Après bien des déboires, Anne était enfin amoureuse. L’homme de sa vie s’appelait Philippe. Il était chimiste dans une société pharmacologique. Elle l’avait rencontré dans la salle d’attente de son dentiste. Coup de foudre! Le soir même, ils dînaient ensemble. La semaine suivante, elle emménageait chez lui.
Anne était très diserte sur Philippe. De lui, on savait tout: son premier mariage désastreux, son divorce qui l’avait privé de ses deux enfants, son stage de six mois en Californie, sa maison de campagne entièrement refaite par lui, sa générosité, ses deux grains de beauté en forme de géranium sur la joue gauche, ses mains chaudes, ses yeux bleus pétrole, sa voiture de collection, une Jaguar qui avait servi au tournage d’un film avec Harrison Ford et même ses goûts en matière de femmes.
Anne était fière, très fière de son Philippe, pourtant elle ne l’avait encore jamais présenté, pas même à ses intimes. Il y avait un mystère Philippe. Qui était-il? Et d’abord, existait-il vraiment?
Certains des amis d’Anne la crurent mythomane; d’autres imaginèrent que cet homme tellement parfait devait cacher une tare énorme. Les hypothèses les plus farfelues coururent à son sujet: cul-de-jatte, trafiquant d’armes, bigame, travailleur au noir, nain, homosexuel, prêtre en disgrâce, repris de justice, handicapé moteur, espion, salopard et peut-être même…femme. C’en était trop!
Anne avait senti ces rumeurs et soupçons. Pour y remédier, il n’y avait qu’une solution: faire le grand pas. Le 15 août, dans son jardin d’Essertines, elle inviterait une quarantaine d’amis et parents pour leur faire connaître Philippe.
A 19 heures le jour dit, tous les invités étaient là. Même la grand-mère nonagénaire avait fait le voyage. Le jardin était noir de monde. Il ne manquait plus que Philippe. A 19h30 tapantes, Anne fit un discours près du barbecue:
«Mes chers amis, je vous ai conviés aujourd’hui à une petite fête estivale. Parce que je vous aime bien sûr, mais surtout pour vous présenter officiellement celui qui occupe tous mes jours et toutes mes nuits depuis quatre ans. Ce n’est ni l’homme invisible ni l’Arlésien. Je l’aime profondément, et pourtant, je dois l’avouer, je n’ai jamais osé jusqu’à ce jour m’afficher avec lui. J’ai redouté vos moqueries; craint pour mon image. Philippe le sait; il en a souffert, mais ne m’a jamais forcée.

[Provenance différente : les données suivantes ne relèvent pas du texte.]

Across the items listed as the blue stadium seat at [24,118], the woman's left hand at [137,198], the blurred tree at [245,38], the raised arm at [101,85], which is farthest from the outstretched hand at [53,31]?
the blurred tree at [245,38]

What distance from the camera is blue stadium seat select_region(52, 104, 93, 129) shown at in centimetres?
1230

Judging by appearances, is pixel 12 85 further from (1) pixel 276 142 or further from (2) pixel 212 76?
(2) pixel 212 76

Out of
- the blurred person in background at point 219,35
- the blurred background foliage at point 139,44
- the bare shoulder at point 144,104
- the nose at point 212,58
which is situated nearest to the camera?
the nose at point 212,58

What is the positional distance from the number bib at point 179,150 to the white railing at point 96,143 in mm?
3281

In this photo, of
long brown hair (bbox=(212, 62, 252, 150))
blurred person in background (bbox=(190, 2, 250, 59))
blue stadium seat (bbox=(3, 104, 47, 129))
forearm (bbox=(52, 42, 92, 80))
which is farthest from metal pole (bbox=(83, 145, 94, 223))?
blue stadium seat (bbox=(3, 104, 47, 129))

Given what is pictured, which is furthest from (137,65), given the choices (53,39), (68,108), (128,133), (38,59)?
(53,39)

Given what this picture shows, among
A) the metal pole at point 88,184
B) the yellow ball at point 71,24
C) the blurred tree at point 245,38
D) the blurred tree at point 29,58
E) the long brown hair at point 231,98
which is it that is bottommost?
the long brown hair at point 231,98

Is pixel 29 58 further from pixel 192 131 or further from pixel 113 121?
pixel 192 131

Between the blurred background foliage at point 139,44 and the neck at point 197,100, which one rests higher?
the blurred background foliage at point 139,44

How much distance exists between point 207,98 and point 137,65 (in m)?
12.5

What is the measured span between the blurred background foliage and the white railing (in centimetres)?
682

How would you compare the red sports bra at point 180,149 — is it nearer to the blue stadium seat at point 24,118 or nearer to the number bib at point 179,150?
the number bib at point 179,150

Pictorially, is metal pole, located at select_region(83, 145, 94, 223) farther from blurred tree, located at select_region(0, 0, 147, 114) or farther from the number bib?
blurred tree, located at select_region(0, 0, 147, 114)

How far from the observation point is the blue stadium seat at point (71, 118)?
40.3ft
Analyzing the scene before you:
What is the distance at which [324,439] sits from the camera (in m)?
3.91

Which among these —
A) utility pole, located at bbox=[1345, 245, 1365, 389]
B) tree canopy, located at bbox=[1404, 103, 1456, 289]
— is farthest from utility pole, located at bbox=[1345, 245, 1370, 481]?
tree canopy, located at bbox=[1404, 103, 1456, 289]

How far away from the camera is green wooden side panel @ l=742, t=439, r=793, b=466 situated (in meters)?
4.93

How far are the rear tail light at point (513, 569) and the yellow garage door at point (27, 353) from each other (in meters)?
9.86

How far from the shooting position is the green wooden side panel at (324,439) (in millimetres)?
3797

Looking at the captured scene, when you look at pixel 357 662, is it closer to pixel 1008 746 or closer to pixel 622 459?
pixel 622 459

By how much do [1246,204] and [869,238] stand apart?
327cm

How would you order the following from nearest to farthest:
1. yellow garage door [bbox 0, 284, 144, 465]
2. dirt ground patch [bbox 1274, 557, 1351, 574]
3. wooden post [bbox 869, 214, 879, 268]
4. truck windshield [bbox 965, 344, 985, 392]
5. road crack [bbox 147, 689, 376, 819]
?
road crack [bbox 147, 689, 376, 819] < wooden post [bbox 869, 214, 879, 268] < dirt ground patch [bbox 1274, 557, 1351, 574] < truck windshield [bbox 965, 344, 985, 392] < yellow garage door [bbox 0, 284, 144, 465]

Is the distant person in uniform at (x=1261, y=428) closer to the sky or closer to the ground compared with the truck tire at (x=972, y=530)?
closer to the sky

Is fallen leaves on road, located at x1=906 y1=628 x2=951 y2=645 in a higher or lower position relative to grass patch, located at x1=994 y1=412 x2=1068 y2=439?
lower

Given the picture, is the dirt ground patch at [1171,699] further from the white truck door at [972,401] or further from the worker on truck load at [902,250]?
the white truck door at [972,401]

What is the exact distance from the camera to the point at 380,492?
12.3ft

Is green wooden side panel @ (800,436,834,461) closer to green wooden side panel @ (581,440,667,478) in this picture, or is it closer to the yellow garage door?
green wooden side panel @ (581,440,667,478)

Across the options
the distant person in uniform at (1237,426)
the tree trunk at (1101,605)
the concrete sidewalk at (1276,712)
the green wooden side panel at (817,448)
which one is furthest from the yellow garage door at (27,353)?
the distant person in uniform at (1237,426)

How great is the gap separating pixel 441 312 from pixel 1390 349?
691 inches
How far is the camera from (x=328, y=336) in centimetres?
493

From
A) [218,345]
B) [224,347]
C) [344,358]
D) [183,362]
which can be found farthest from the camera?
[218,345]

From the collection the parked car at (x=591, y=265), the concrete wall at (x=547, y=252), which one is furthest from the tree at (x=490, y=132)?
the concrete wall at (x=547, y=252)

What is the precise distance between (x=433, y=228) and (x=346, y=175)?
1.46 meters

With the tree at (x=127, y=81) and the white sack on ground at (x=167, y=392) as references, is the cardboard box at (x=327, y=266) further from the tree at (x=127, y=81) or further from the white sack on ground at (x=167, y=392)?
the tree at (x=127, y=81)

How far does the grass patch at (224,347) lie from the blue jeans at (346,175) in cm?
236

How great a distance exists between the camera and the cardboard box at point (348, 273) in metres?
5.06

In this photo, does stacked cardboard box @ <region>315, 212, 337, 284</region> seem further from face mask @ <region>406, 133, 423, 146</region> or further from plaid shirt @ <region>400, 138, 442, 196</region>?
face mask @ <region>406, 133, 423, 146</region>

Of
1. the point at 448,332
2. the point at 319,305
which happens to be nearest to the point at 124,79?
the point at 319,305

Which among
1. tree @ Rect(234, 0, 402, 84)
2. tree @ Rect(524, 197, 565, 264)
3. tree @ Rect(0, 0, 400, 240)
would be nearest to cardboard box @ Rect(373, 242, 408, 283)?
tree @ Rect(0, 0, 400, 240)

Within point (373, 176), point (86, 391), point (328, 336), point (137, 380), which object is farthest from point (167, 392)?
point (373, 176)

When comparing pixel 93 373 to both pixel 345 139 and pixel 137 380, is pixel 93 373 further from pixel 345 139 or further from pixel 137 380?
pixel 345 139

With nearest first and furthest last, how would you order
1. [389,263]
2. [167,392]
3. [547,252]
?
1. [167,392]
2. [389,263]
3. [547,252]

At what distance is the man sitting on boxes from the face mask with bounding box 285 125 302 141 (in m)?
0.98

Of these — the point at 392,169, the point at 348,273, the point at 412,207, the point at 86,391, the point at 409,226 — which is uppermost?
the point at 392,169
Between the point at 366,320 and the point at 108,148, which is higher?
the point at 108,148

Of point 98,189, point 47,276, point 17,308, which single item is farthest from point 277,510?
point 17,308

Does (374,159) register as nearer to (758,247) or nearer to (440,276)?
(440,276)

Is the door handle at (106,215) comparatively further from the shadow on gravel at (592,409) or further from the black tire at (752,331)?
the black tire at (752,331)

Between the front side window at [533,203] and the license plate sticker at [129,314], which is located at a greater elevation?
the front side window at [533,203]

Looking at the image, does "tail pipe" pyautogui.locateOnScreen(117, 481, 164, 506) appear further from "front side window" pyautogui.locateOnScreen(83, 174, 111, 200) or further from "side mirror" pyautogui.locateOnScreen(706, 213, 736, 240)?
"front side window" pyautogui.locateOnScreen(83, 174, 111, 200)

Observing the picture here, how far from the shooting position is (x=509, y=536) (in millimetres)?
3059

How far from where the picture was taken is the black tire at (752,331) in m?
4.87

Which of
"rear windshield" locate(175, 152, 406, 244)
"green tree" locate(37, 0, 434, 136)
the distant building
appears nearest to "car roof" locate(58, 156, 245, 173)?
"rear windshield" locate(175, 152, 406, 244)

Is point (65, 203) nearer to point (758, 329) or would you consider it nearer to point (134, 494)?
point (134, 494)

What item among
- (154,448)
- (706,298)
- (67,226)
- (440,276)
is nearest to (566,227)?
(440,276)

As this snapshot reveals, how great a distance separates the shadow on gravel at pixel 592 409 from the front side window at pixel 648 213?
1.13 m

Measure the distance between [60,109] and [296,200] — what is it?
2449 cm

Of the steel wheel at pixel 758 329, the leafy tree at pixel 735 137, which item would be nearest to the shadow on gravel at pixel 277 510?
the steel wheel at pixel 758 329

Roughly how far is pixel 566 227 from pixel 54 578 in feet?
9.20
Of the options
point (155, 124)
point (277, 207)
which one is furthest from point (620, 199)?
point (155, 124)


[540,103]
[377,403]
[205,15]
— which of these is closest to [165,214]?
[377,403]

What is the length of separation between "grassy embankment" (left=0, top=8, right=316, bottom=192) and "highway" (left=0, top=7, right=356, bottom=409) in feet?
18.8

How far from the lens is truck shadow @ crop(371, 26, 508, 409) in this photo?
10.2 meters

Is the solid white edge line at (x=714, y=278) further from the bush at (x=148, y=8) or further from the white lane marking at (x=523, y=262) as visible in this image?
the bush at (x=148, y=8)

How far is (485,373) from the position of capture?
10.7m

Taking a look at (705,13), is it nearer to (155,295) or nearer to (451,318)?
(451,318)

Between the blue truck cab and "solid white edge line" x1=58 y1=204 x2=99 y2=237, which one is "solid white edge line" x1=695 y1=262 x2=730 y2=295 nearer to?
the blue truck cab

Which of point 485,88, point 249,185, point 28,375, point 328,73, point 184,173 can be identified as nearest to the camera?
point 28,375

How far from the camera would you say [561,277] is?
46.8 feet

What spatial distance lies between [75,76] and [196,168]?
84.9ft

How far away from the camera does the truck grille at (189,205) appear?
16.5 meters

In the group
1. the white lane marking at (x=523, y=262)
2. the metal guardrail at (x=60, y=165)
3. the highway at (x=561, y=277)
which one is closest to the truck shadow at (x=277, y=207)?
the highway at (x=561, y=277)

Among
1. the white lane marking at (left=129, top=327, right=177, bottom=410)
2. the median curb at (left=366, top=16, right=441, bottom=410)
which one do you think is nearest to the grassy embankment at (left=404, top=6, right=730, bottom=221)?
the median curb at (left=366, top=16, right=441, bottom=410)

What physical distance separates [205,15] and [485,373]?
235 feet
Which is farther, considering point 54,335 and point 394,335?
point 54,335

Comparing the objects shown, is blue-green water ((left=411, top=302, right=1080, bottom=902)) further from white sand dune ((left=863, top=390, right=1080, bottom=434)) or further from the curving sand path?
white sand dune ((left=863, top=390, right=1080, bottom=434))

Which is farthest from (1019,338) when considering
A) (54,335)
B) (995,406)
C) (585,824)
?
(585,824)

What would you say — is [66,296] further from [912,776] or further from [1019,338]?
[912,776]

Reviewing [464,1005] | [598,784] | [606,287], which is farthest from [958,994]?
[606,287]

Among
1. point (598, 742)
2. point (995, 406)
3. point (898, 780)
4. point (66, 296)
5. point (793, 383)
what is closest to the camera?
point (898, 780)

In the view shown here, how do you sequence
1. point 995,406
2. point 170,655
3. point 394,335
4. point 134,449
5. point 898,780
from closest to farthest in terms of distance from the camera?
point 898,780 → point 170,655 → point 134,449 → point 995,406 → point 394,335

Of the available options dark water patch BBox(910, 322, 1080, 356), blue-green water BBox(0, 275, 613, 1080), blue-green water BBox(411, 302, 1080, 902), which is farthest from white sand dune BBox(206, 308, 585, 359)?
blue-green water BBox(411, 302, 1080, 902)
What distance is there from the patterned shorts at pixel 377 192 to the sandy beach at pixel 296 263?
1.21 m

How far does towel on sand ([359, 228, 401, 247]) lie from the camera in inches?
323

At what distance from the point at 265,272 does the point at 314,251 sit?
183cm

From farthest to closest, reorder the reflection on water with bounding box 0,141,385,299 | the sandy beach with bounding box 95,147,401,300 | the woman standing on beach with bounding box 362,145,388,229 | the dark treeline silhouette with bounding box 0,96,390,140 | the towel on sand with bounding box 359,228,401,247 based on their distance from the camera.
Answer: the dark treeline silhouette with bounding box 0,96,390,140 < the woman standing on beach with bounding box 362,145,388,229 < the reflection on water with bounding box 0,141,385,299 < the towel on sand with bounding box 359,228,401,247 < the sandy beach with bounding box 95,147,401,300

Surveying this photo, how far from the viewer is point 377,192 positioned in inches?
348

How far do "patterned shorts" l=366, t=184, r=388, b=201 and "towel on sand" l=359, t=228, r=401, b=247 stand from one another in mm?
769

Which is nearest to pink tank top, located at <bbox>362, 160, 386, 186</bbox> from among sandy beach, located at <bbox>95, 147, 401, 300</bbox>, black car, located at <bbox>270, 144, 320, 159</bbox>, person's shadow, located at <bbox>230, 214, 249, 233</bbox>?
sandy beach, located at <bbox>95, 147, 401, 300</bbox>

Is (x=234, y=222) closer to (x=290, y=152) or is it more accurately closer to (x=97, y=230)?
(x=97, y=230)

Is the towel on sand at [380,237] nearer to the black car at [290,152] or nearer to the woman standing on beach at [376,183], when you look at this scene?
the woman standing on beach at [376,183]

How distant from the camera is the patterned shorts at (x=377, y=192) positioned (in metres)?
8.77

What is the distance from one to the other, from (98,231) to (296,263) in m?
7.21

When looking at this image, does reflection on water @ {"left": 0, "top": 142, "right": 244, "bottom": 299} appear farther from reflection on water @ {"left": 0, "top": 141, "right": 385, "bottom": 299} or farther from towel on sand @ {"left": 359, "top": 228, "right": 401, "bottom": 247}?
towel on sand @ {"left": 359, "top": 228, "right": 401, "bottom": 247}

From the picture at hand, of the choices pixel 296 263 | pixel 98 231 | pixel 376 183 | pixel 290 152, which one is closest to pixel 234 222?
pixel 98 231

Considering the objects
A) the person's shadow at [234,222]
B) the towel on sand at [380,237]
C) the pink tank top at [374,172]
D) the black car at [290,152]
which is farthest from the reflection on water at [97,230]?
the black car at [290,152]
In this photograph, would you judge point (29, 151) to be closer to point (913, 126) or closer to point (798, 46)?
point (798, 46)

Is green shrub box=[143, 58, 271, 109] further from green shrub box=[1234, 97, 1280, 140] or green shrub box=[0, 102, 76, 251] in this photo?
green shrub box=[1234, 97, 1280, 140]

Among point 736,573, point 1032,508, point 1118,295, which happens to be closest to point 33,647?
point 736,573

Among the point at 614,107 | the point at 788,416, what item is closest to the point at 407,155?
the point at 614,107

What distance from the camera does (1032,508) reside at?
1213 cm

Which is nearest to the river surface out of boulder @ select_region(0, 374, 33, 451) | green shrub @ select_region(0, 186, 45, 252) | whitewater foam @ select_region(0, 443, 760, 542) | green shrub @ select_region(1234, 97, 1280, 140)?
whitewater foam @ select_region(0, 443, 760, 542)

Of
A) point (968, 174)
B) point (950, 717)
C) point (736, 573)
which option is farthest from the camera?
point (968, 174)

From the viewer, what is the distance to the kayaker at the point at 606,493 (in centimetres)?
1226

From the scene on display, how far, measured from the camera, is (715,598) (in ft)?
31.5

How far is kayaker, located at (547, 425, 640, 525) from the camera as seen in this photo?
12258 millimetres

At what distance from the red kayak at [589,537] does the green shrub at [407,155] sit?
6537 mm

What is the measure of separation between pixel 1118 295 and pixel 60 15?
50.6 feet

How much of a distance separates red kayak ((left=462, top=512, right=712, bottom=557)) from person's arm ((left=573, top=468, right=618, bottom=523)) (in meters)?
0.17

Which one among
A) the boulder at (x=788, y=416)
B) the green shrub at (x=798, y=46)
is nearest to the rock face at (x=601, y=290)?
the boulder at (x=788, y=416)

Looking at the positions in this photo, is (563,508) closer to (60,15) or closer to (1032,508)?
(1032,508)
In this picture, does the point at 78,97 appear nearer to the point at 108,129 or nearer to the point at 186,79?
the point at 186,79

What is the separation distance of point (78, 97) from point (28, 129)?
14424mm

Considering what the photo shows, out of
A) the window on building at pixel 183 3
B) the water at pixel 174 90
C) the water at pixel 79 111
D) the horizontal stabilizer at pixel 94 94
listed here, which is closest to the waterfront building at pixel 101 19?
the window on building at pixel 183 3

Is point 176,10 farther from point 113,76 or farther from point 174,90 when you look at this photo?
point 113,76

En me comportant comme je l’ai fait, je me rends compte que je l’ai nié. Nié dans sa réalité, dans son être, dans sa singularité. Philippe, je te demande pardon d’avoir eu honte de toi. Une femme qui aime, et qui est aimée comme je le suis, devrait pouvoir tout assumer. Excuse-moi, et viens nous rejoindre, s’il te plaît».
Philippe sortit lentement de la maison. Tous les regards convergèrent vers lui. Une rumeur d’étonnement, peut-être même de dégoût, émergea du jardin. Philippe n’y prêta aucune attention; il avait l’habitude. Il salua un par un tous les invités et eut un mot gentil pour chacun d’entre eux. Après avoir péniblement fait le tour du jardin, il alla vers Anne, la prit dans ses bras et entama avec elle une petite danse sur «La Javanaise» de Gainsbourg, qu’il dût rapidement interrompre, manque de souffle.
Malgré leur premier effroi, les convives tombèrent rapidement sous le charme de cet homme hospitalier et généreux, auquel Anne semblait si attachée. Son sourire de dauphin, son humour sur lui-même et sa délicatesse à se soucier du bien-être de chacun surent toucher le cœur des plus méfiants. Au bout d’une heure de festivité, plus personne n’avait envie de se moquer des 168 kilos de Philippe.